The study period was evenly divided into three 3‐year periods: 2006‐2008, 2009‐2011, and 2012‐2014. Patients were divided into two age groups: younger patients <75 years and elderly patients ≥75 years at diagnosis. Comorbidity was recorded regionwide in 2 out of 9 Dutch cancer regions (16% of all patients) according to a slightly modified version of the Charlson classification. Serious comorbid conditions included chronic obstructive pulmonary diseases, cardiovascular diseases, cerebrovascular diseases, digestive tract diseases, diabetes mellitus, and other serious diseases. The number of comorbidities was categorized into three groups (0, 1, and ≥2). In addition, due to the nature of the NCR, information on previous malignancies was available in all patients. Furthermore, socioeconomic status (SES)17 was based on reference data from The Netherlands Institute for Social Research. Social deprivation scores were derived from data on income, education, and occupation per 4‐digit postal code and were broken into three SES categories (high: 1st‐3rd, intermediate: 4th‐7th, and low: 8th‐10th deciles). Both types of information on tumor stage (TNM and EoD) were combined into one summary stage: (a) “localized”: tumor confined to the pancreas (TNM I); (b) “nonlocalized”: “tumor extension into adjacent organs or tissues and/or into regional lymph nodes” (TNM II‐III); (c) “metastatic”: distant metastasis (TNM IV); and (d) unknown stage. In the period 2012‐2014, a distinction between stage II (T3/N1M0) and stage III (T4M0) could be made. Registered treatments comprise tumor resection, chemotherapy, and/or local treatment such as radiotherapy applied for stage at diagnosis. No information was available about type of chemotherapy treatment. Survival time was calculated from the date of diagnosis to the date of death or emigration. Patients who were alive on 1 February 2017 were censored (1.6%). To investigate early mortality after diagnosis, 30‐ and 90‐day mortality of any cause after date of diagnosis were calculated.

== Material provided ==
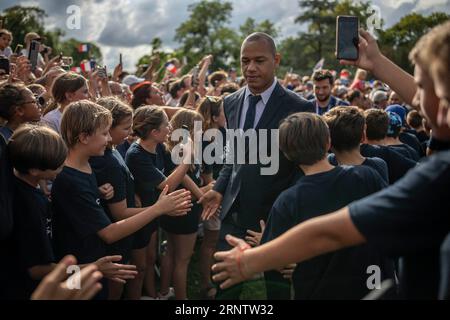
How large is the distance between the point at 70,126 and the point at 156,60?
670 centimetres

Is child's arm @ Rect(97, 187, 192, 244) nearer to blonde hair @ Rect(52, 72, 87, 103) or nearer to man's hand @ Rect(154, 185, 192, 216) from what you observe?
man's hand @ Rect(154, 185, 192, 216)

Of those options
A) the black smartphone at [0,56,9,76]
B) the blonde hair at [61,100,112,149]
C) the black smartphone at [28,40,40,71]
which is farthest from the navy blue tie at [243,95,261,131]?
the black smartphone at [28,40,40,71]

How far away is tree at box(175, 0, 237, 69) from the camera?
73.8 m

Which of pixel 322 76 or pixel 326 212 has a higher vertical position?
pixel 322 76

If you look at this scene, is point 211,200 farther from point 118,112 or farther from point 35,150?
point 35,150

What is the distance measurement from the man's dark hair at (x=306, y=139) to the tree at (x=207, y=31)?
7130 centimetres

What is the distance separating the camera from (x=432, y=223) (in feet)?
5.16

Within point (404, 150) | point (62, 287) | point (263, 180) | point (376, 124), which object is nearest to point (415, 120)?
point (404, 150)

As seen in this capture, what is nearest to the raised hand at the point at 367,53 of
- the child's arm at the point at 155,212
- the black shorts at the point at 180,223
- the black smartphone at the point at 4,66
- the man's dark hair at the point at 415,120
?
the child's arm at the point at 155,212

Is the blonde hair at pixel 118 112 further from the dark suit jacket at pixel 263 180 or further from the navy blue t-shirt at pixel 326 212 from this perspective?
the navy blue t-shirt at pixel 326 212

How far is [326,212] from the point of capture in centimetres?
289

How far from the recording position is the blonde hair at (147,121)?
15.0 ft

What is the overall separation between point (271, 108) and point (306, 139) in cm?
121

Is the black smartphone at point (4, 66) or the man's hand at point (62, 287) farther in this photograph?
the black smartphone at point (4, 66)
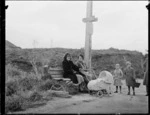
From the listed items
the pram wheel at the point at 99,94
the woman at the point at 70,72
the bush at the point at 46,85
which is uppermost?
the woman at the point at 70,72

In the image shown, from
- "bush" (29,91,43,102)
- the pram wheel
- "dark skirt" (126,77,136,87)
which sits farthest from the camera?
"dark skirt" (126,77,136,87)

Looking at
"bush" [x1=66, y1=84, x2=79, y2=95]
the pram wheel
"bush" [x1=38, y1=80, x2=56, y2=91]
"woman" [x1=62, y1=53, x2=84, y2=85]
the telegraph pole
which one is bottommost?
the pram wheel

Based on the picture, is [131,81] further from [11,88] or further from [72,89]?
[11,88]

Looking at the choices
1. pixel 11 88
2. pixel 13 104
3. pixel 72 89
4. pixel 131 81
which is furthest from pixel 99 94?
pixel 13 104

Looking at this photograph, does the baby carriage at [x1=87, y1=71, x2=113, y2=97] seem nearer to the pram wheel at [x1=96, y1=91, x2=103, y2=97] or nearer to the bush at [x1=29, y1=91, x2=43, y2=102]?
the pram wheel at [x1=96, y1=91, x2=103, y2=97]

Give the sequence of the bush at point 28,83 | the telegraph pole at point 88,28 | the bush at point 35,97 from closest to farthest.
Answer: the bush at point 35,97
the bush at point 28,83
the telegraph pole at point 88,28

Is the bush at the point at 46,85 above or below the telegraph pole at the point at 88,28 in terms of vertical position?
below

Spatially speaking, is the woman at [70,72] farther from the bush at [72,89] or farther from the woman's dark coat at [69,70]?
the bush at [72,89]

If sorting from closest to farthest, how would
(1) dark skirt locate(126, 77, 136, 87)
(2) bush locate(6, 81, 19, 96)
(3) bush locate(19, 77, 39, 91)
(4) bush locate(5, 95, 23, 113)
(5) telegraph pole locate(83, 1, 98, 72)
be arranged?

== Your assignment ==
Carry on the methods passage about pancreatic cancer patients in the Dutch cancer registry, starting right after its final sentence.

== Answer area ==
2.3. Statistical analysis

Chi‐square tests for trend were used to analyze characteristics and treatment of the NR‐M0 patients in consecutive 3‐year periods. A two‐sided P‐value <0.05 was considered statistically significant. To evaluate overall survival of NR‐M0 patients, Kaplan‐Meier analyses and log‐rank tests were used, as well as univariable and multivariable Cox proportional hazard analyses. In multivariable models, a backward stepwise selection was used with a P > 0.10 for removal of variables in likelihood ratio tests. Characteristics that were included (if applicable) were time periods, age, sex, history of cancer, SES, pathological confirmation of cancer, tumor location, summary tumor stage, chemotherapy, and local treatment. Sensitivity analyses were performed using regionwide data to investigate associations of the number and type of comorbid conditions (adjusted for predictors derived from the multivariable model in all patients). STATA/SE (version 14.0; STATA Corp., College Station, TX, USA) was used in all analyses.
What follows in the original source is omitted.